Given instruction: Output exactly, please, the lines of the records below from the one containing "At what range" through the final line.

*-*-*

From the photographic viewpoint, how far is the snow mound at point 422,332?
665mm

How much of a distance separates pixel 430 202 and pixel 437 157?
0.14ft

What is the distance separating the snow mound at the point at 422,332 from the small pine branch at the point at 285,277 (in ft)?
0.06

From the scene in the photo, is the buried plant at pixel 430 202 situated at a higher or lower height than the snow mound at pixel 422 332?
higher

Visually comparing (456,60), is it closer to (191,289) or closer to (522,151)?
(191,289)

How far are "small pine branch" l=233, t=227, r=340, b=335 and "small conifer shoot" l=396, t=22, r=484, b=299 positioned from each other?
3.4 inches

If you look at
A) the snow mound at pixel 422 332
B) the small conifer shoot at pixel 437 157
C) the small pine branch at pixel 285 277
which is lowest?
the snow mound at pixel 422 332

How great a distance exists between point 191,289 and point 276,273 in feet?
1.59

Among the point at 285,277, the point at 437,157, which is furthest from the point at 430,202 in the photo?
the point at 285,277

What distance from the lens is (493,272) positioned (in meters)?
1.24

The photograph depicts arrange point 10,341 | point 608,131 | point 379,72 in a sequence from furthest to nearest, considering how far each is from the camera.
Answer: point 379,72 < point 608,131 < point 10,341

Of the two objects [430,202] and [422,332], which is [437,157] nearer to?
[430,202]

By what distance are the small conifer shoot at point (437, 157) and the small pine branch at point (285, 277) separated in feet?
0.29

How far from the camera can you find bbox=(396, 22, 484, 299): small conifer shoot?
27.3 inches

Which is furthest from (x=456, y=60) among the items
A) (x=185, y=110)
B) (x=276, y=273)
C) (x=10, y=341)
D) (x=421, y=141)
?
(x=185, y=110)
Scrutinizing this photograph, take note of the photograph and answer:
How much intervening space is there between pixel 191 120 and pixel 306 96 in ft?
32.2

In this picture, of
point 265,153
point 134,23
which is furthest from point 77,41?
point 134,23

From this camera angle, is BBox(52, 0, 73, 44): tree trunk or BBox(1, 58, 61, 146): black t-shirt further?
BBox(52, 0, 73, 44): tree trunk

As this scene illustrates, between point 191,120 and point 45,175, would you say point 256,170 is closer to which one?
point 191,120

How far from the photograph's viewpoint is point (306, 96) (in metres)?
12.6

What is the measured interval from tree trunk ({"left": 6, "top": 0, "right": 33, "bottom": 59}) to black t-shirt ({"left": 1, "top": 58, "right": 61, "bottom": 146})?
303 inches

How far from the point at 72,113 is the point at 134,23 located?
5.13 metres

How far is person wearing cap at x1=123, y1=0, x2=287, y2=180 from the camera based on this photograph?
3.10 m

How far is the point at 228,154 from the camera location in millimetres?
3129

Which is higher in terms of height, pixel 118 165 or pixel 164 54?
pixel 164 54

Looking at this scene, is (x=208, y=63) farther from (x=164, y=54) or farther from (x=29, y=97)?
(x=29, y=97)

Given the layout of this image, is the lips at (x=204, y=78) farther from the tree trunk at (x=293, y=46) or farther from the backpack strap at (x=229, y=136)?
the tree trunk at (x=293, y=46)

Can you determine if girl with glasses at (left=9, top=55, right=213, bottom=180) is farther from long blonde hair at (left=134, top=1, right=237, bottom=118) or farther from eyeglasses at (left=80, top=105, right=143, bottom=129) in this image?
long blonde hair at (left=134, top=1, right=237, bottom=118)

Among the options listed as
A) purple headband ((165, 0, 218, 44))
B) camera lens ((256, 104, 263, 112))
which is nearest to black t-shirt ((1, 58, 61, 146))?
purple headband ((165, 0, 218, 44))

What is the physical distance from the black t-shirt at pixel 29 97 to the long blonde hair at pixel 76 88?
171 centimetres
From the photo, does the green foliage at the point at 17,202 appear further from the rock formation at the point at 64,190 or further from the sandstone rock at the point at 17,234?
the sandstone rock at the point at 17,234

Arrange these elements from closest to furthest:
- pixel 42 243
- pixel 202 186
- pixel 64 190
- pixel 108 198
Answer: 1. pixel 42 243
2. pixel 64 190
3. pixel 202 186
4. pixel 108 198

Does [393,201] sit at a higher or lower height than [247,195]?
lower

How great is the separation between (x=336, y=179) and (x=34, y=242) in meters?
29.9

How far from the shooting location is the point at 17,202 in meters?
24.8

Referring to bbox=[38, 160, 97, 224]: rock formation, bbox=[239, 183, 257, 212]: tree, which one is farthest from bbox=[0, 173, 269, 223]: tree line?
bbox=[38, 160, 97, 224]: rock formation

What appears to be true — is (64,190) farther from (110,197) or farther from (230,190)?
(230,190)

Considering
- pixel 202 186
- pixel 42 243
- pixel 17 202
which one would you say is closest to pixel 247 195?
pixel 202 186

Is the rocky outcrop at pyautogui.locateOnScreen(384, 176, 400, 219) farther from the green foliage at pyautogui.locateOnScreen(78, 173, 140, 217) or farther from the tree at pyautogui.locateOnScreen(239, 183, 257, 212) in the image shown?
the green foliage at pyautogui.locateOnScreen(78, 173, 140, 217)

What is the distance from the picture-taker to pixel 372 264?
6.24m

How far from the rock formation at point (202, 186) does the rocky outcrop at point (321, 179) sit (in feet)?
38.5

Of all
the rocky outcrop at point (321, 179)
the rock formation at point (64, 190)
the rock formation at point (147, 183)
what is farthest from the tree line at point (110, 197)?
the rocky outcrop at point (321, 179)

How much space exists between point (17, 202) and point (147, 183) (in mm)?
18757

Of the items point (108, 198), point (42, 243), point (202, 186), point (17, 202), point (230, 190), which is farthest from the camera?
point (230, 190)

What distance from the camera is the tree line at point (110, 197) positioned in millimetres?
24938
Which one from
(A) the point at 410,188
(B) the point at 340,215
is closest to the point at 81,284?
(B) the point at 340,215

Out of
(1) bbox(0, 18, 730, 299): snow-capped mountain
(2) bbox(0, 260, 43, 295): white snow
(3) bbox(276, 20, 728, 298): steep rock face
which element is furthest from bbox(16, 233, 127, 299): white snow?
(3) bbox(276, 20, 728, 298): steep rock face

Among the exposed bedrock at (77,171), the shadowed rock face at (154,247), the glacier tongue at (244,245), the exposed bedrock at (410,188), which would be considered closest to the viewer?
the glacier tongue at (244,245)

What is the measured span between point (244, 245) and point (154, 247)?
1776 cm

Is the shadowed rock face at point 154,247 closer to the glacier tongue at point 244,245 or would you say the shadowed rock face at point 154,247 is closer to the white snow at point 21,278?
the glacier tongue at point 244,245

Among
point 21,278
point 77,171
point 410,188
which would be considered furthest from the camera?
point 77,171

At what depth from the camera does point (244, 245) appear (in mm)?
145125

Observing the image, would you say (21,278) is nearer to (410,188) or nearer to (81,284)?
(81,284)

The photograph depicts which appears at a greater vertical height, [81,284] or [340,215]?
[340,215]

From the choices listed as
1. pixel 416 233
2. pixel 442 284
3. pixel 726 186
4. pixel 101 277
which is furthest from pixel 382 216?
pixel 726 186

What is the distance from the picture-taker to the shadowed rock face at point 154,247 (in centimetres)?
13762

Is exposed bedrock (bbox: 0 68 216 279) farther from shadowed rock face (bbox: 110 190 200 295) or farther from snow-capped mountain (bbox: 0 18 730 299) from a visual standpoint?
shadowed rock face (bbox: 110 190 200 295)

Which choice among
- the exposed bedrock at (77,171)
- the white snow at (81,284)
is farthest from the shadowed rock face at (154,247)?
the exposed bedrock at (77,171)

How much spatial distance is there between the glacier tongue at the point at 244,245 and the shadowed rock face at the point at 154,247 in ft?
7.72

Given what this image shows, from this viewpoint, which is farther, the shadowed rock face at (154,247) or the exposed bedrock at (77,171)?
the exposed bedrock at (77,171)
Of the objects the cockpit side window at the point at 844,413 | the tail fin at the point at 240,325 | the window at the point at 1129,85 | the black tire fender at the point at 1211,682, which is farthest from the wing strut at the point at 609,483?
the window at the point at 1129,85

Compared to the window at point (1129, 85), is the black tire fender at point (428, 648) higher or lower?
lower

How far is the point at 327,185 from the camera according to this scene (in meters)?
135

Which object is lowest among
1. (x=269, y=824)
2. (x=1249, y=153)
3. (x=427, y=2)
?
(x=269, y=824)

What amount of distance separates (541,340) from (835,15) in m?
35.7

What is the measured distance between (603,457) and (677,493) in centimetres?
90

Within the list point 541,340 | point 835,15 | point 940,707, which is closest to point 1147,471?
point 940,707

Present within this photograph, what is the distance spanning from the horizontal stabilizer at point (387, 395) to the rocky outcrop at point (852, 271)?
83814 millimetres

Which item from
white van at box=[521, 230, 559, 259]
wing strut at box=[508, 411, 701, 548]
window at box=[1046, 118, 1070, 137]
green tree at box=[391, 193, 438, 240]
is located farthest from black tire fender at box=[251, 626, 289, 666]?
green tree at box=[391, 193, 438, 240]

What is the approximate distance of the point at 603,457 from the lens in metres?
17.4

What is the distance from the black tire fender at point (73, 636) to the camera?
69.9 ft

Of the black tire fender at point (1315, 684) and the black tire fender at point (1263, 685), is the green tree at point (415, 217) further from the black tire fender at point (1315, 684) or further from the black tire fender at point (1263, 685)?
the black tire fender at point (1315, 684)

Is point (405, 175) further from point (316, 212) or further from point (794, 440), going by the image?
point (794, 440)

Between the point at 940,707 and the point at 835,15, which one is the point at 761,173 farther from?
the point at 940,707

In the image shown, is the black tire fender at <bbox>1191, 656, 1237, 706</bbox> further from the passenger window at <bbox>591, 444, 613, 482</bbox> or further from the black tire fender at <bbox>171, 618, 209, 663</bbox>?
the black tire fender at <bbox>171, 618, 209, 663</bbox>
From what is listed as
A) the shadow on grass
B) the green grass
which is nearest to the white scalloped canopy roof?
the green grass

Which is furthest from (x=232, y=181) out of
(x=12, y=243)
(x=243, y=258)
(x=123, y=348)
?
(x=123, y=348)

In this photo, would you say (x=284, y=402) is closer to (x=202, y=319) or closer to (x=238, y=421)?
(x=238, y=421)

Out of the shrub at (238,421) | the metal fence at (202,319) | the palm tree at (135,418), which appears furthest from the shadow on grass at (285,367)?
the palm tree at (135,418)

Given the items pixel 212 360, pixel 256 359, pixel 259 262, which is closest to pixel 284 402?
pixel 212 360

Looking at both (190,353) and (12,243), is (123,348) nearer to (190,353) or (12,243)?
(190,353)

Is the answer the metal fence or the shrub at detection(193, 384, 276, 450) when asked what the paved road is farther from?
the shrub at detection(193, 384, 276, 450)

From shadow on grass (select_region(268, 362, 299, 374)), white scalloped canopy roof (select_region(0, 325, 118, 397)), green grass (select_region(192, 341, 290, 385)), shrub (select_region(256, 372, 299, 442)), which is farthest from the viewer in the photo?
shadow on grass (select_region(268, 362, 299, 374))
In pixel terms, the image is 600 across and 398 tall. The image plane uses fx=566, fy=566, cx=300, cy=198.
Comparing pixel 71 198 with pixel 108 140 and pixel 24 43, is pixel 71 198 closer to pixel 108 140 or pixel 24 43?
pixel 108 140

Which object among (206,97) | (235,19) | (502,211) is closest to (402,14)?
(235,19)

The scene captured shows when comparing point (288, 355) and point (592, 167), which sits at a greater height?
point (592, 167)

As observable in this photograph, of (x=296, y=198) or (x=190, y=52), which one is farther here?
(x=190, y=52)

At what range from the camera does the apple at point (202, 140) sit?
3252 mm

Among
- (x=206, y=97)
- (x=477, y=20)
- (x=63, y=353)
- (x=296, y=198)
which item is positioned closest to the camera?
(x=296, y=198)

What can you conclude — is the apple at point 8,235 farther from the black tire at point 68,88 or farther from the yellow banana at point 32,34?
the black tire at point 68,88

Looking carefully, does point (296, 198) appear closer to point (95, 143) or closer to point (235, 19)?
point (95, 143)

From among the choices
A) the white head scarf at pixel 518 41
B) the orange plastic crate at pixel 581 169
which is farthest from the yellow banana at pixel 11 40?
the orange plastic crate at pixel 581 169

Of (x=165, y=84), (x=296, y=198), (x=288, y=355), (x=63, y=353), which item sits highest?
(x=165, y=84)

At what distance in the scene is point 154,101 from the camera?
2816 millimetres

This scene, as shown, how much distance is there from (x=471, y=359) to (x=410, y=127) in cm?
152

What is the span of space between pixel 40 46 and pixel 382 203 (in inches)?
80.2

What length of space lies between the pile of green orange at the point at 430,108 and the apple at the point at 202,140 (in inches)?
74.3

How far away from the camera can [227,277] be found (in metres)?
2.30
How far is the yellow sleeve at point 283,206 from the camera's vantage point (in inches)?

*-*-*

Solution:
At what range from the camera does the apple at point (202, 140) sit?
3252 mm

Among
- (x=206, y=97)
- (x=477, y=20)
- (x=63, y=353)
- (x=296, y=198)
which item is positioned closest to the camera?
(x=296, y=198)

What can you conclude — is the apple at point 8,235 farther from the black tire at point 68,88 or farther from the yellow banana at point 32,34?
the black tire at point 68,88

Looking carefully, does point (296, 198) appear closer to point (95, 143) or closer to point (235, 19)?
point (95, 143)

From among the choices
A) the white head scarf at pixel 518 41
B) the orange plastic crate at pixel 581 169
which is farthest from the yellow banana at pixel 11 40?
the orange plastic crate at pixel 581 169

Of (x=165, y=84), (x=296, y=198), (x=288, y=355), (x=63, y=353), which item sits highest?
(x=165, y=84)

At what distance in the scene is point 154,101 from the camera?
2816 millimetres

This scene, as shown, how much distance is there from (x=471, y=359) to (x=410, y=127) in cm?
152

What is the span of space between pixel 40 46 and pixel 382 203 (in inches)?
80.2

What length of space lies between the pile of green orange at the point at 430,108 and the apple at the point at 202,140 (in inches)?
74.3

How far away from the camera can [227,277] be found (in metres)?
2.30
How far is the yellow sleeve at point 283,206 from the camera's vantage point (in inches)?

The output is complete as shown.